Give back the records in their entirety, exactly.

INPUT below:

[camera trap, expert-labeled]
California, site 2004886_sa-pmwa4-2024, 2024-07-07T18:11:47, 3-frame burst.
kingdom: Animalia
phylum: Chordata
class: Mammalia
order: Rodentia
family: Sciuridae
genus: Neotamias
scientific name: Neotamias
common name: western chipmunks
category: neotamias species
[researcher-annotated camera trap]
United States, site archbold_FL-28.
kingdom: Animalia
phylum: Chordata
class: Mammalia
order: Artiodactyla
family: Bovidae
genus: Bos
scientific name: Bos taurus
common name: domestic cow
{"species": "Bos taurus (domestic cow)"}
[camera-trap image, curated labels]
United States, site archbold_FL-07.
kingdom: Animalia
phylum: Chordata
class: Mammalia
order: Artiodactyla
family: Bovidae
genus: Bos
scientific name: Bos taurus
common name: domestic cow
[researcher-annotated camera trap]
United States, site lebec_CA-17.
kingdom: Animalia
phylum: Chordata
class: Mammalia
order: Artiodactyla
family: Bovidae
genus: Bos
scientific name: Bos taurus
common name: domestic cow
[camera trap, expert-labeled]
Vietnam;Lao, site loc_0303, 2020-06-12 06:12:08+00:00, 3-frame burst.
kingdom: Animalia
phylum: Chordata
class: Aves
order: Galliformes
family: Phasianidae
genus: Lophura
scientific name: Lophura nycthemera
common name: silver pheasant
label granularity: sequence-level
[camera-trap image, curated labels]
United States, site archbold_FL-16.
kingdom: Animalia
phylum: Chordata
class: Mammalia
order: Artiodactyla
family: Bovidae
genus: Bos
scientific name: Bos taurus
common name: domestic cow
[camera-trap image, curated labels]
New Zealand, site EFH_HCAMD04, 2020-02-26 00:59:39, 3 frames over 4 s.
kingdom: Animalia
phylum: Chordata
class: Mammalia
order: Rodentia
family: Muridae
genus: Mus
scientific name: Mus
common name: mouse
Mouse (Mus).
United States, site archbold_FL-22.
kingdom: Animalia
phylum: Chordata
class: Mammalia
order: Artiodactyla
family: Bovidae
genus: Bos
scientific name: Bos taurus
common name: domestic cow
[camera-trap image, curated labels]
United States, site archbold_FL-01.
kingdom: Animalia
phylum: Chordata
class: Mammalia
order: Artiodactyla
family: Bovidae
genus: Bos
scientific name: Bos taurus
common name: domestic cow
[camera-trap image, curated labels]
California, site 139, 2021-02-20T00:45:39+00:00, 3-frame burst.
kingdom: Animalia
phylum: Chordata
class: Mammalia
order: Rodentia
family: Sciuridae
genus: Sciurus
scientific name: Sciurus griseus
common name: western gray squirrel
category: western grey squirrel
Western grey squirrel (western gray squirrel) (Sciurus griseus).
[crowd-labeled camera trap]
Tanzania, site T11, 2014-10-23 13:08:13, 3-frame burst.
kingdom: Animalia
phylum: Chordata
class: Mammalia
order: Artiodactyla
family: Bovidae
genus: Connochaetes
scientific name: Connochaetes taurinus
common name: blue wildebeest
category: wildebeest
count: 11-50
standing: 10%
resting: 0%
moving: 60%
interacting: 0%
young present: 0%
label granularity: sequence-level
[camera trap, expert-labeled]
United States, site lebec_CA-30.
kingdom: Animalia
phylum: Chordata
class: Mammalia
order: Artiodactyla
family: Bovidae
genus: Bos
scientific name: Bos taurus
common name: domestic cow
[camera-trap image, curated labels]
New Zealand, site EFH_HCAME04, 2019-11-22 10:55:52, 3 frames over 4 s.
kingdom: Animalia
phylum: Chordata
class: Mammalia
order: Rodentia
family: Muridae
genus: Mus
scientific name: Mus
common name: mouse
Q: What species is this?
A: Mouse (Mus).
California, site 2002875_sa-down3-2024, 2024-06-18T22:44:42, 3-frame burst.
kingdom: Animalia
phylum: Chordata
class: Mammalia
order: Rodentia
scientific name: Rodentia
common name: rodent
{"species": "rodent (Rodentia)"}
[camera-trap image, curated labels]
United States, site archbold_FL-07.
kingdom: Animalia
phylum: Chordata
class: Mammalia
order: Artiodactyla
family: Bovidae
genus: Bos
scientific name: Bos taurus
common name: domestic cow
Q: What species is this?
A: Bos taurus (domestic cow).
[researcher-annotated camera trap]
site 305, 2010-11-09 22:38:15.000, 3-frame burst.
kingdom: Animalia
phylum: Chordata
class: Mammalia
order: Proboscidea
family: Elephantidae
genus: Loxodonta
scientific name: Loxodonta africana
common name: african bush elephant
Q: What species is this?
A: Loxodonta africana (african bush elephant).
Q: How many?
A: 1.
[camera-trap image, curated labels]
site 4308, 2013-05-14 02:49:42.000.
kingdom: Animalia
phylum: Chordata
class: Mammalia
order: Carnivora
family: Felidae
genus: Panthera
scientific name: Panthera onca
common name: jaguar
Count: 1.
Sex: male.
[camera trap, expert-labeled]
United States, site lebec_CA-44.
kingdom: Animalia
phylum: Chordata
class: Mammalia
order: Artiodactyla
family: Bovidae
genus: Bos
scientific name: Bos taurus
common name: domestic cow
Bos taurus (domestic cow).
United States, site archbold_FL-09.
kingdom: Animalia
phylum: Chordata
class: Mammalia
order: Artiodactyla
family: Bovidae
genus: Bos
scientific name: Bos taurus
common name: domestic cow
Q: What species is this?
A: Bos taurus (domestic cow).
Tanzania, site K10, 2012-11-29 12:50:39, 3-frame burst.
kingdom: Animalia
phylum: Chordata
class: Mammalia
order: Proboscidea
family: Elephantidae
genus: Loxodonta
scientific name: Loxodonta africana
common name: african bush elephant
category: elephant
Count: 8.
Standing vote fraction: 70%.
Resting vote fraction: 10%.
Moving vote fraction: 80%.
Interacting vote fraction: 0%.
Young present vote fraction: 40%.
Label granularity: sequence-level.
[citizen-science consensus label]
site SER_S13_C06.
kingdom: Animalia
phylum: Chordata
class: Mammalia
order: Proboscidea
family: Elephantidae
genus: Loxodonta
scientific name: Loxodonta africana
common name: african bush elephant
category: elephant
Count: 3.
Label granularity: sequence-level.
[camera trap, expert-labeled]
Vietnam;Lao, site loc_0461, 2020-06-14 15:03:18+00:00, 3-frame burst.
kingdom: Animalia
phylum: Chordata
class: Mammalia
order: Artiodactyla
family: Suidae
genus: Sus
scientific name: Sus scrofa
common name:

End of INPUT.

RESULT OF THIS EXERCISE —
[camera trap, expert-labeled]
California, site 2004886_sa-pmwa4-2024, 2024-07-07T18:11:47, 3-frame burst.
kingdom: Animalia
phylum: Chordata
class: Mammalia
order: Rodentia
family: Sciuridae
genus: Neotamias
scientific name: Neotamias
common name: western chipmunks
category: neotamias species
[researcher-annotated camera trap]
United States, site archbold_FL-28.
kingdom: Animalia
phylum: Chordata
class: Mammalia
order: Artiodactyla
family: Bovidae
genus: Bos
scientific name: Bos taurus
common name: domestic cow
{"species": "Bos taurus (domestic cow)"}
[camera-trap image, curated labels]
United States, site archbold_FL-07.
kingdom: Animalia
phylum: Chordata
class: Mammalia
order: Artiodactyla
family: Bovidae
genus: Bos
scientific name: Bos taurus
common name: domestic cow
[researcher-annotated camera trap]
United States, site lebec_CA-17.
kingdom: Animalia
phylum: Chordata
class: Mammalia
order: Artiodactyla
family: Bovidae
genus: Bos
scientific name: Bos taurus
common name: domestic cow
[camera trap, expert-labeled]
Vietnam;Lao, site loc_0303, 2020-06-12 06:12:08+00:00, 3-frame burst.
kingdom: Animalia
phylum: Chordata
class: Aves
order: Galliformes
family: Phasianidae
genus: Lophura
scientific name: Lophura nycthemera
common name: silver pheasant
label granularity: sequence-level
[camera-trap image, curated labels]
United States, site archbold_FL-16.
kingdom: Animalia
phylum: Chordata
class: Mammalia
order: Artiodactyla
family: Bovidae
genus: Bos
scientific name: Bos taurus
common name: domestic cow
[camera-trap image, curated labels]
New Zealand, site EFH_HCAMD04, 2020-02-26 00:59:39, 3 frames over 4 s.
kingdom: Animalia
phylum: Chordata
class: Mammalia
order: Rodentia
family: Muridae
genus: Mus
scientific name: Mus
common name: mouse
Mouse (Mus).
United States, site archbold_FL-22.
kingdom: Animalia
phylum: Chordata
class: Mammalia
order: Artiodactyla
family: Bovidae
genus: Bos
scientific name: Bos taurus
common name: domestic cow
[camera-trap image, curated labels]
United States, site archbold_FL-01.
kingdom: Animalia
phylum: Chordata
class: Mammalia
order: Artiodactyla
family: Bovidae
genus: Bos
scientific name: Bos taurus
common name: domestic cow
[camera-trap image, curated labels]
California, site 139, 2021-02-20T00:45:39+00:00, 3-frame burst.
kingdom: Animalia
phylum: Chordata
class: Mammalia
order: Rodentia
family: Sciuridae
genus: Sciurus
scientific name: Sciurus griseus
common name: western gray squirrel
category: western grey squirrel
Western grey squirrel (western gray squirrel) (Sciurus griseus).
[crowd-labeled camera trap]
Tanzania, site T11, 2014-10-23 13:08:13, 3-frame burst.
kingdom: Animalia
phylum: Chordata
class: Mammalia
order: Artiodactyla
family: Bovidae
genus: Connochaetes
scientific name: Connochaetes taurinus
common name: blue wildebeest
category: wildebeest
count: 11-50
standing: 10%
resting: 0%
moving: 60%
interacting: 0%
young present: 0%
label granularity: sequence-level
[camera trap, expert-labeled]
United States, site lebec_CA-30.
kingdom: Animalia
phylum: Chordata
class: Mammalia
order: Artiodactyla
family: Bovidae
genus: Bos
scientific name: Bos taurus
common name: domestic cow
[camera-trap image, curated labels]
New Zealand, site EFH_HCAME04, 2019-11-22 10:55:52, 3 frames over 4 s.
kingdom: Animalia
phylum: Chordata
class: Mammalia
order: Rodentia
family: Muridae
genus: Mus
scientific name: Mus
common name: mouse
Q: What species is this?
A: Mouse (Mus).
California, site 2002875_sa-down3-2024, 2024-06-18T22:44:42, 3-frame burst.
kingdom: Animalia
phylum: Chordata
class: Mammalia
order: Rodentia
scientific name: Rodentia
common name: rodent
{"species": "rodent (Rodentia)"}
[camera-trap image, curated labels]
United States, site archbold_FL-07.
kingdom: Animalia
phylum: Chordata
class: Mammalia
order: Artiodactyla
family: Bovidae
genus: Bos
scientific name: Bos taurus
common name: domestic cow
Q: What species is this?
A: Bos taurus (domestic cow).
[researcher-annotated camera trap]
site 305, 2010-11-09 22:38:15.000, 3-frame burst.
kingdom: Animalia
phylum: Chordata
class: Mammalia
order: Proboscidea
family: Elephantidae
genus: Loxodonta
scientific name: Loxodonta africana
common name: african bush elephant
Q: What species is this?
A: Loxodonta africana (african bush elephant).
Q: How many?
A: 1.
[camera-trap image, curated labels]
site 4308, 2013-05-14 02:49:42.000.
kingdom: Animalia
phylum: Chordata
class: Mammalia
order: Carnivora
family: Felidae
genus: Panthera
scientific name: Panthera onca
common name: jaguar
Count: 1.
Sex: male.
[camera trap, expert-labeled]
United States, site lebec_CA-44.
kingdom: Animalia
phylum: Chordata
class: Mammalia
order: Artiodactyla
family: Bovidae
genus: Bos
scientific name: Bos taurus
common name: domestic cow
Bos taurus (domestic cow).
United States, site archbold_FL-09.
kingdom: Animalia
phylum: Chordata
class: Mammalia
order: Artiodactyla
family: Bovidae
genus: Bos
scientific name: Bos taurus
common name: domestic cow
Q: What species is this?
A: Bos taurus (domestic cow).
Tanzania, site K10, 2012-11-29 12:50:39, 3-frame burst.
kingdom: Animalia
phylum: Chordata
class: Mammalia
order: Proboscidea
family: Elephantidae
genus: Loxodonta
scientific name: Loxodonta africana
common name: african bush elephant
category: elephant
Count: 8.
Standing vote fraction: 70%.
Resting vote fraction: 10%.
Moving vote fraction: 80%.
Interacting vote fraction: 0%.
Young present vote fraction: 40%.
Label granularity: sequence-level.
[citizen-science consensus label]
site SER_S13_C06.
kingdom: Animalia
phylum: Chordata
class: Mammalia
order: Proboscidea
family: Elephantidae
genus: Loxodonta
scientific name: Loxodonta africana
common name: african bush elephant
category: elephant
Count: 3.
Label granularity: sequence-level.
[camera trap, expert-labeled]
Vietnam;Lao, site loc_0461, 2020-06-14 15:03:18+00:00, 3-frame burst.
kingdom: Animalia
phylum: Chordata
class: Mammalia
order: Artiodactyla
family: Suidae
genus: Sus
scientific name: Sus scrofa
common name:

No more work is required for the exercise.